The well-treed valley property also helps to stabilize the soil and prevent erosion by controlling and slowing water run-off. It also plays an important role in carbon sequestration as well as connecting the patches of habitat that are found along the valley.
Bisected by a creek with numerous ravines and natural springs, the land isn’t well suited to cultivated crops, according to Harvey. However, since Bob’s parents, William and Leta, first purchased this quarter section the family has recognized its multiple values as cattle pasture, recreational land and wildlife habitat.

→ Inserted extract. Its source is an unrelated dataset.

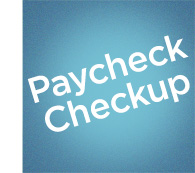 Paycheck Checkup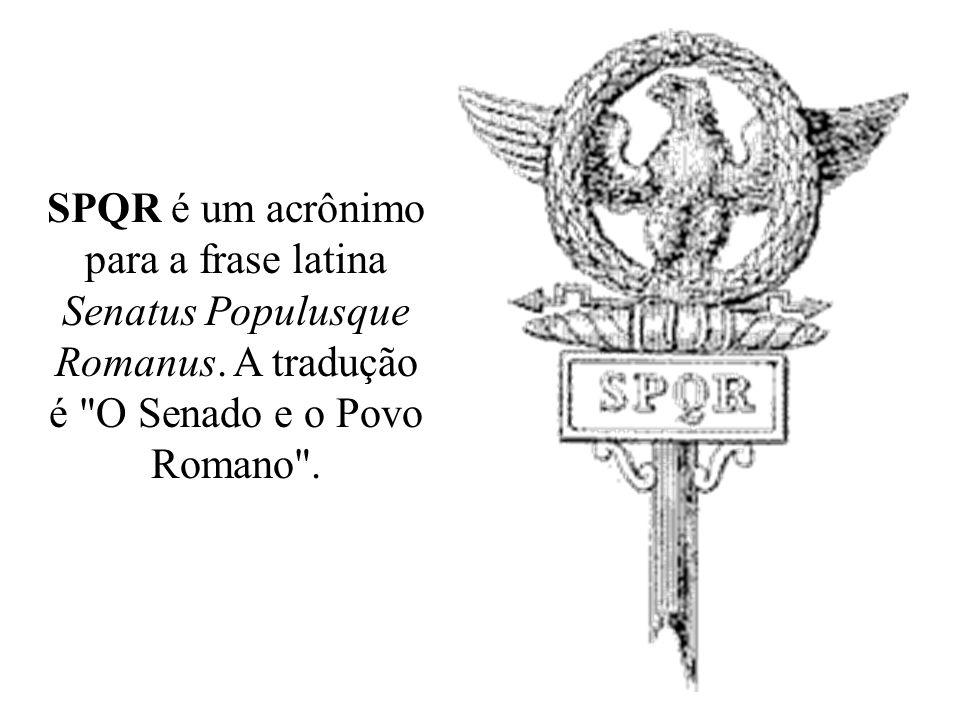 SPQR é um acrônimo para a frase latina Senatus Populusque Romanus. A tradução é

From its highest point the HBC Quarter reveals a panoramic view of rolling valley, bluffs and small, lush, spring-fed wetlands. From here the rich biodiversity is obvious, as is the property’s importance as a travel corridor for hawks, songbirds and deer.
Each spring the property comes alive with a dazzling display of crocuses, which is only one of the many plant species commonly found here.
It is obvious that under proper management the cattle have had little impact. Bob decided that the habitat should remain in perpetuity so he has now decided to permanently protect it. “We just want to leave it the way it has always been,” he said.
When Bob and his wife retired from farming they decided to keep the HBC Quarter. His stepson, James Blatz, will eventually inherit it, thus retaining the family connection well into the future.
Back in 1670, the Hudson’s Bay Company was given all the land whose rivers drained into the Hudson Bay, which became known as Rupert’s Land. Later, when this became part of Canada, the company retained a portion of this land including the Harveys’ quarter section.
CAs are a form of easement and a tool that allows landowners to permanently protect the habitat on a portion of their property for future generations. They continue to hold title to the land and enjoy all the other benefits of land ownership.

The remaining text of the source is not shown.